Valentina Petrovna si sedette di nuovo allo sgabello. Le spalle erano cadenti.
— E adesso cosa succederà a me? Dove andrò?

— E dove saremmo andati noi se ci avessi sfrattati? Ci hai pensato?

— Ma hai un lavoro, siete giovani…

— Ho quarantatré anni, Valentina Petrovna. Non sono affatto giovane. E il mio lavoro non è granché — faccio la commessa in un negozio. E tu hai una buona pensione, più quei cinquantamila dal nonno. Troverai un tetto sopra la testa.

Iniziò a piangere. Sedeva e piangeva come una bambina. Solo che io non sentivo alcuna pietà. Al contrario, provavo una sorta di sollievo, come se una montagna fosse caduta dalle spalle.

— Lena — singhiozzava — forse mi lasci almeno per un po’? Un mese, due… Finché non trovo una soluzione?

Pensai. Davvero pensai.

— Sai una cosa, Valentina Petrovna? Il nonno era una persona gentile. Non era rancoroso. Forse dovrei provare a essere così anch’io. Ti do un mese. Un solo mese, affinché tu trovi un nuovo alloggio e ti trasferisca. Ma con una condizione.

— Quale?

— Devi scusarti con Sergey. Devi chiedere scusa davanti a me per tutti questi anni. Per ogni parola cattiva, per ogni umiliazione.

— Io… ci penserò…

— Non pensare. O ti scusi oggi stesso, oppure domani andiamo in tribunale e non ci sarà alcun mese.
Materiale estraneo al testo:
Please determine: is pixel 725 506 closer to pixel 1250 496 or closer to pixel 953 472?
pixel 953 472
Si asciugò gli occhi con la manica.

— E tu… non cambierai idea? Forse troviamo un accordo in qualche modo?

— No. Non ci accordiamo. Ho sognato per dieci anni di questo giorno. Il giorno in cui la verità sarebbe emersa. E adesso è arrivato.

Valentina Petrovna si alzò dallo sgabello e si avvicinò alla finestra.

— Sei crudele, Lena.

— Sono giusta, Valentina Petrovna. E sai una cosa? Il nonno aveva ragione. Ti leggeva come un libro. Ecco perché ha scritto un testamento così. Comprendeva cosa fare con te.

In serata, quando Sergey tornò dal lavoro, gli mostrò il testamento. Rimase in silenzio a lungo, leggendo e rileggendo.

— E ora cosa facciamo? — chiese infine.

— Come voleva il nonno — risposi. — L’appartamento è nostro. Per legge e per giustizia.

E Valentina Petrovna non si scusò mai. Se ne andò nella sua camera e si chiuse dentro. Ma non importa, c’è ancora un mese davanti. C’è tempo per riflettere.

E ora ho il testamento. È nel mio caveau, in banca. Nessuno potrà mai più farne perdere le tracce.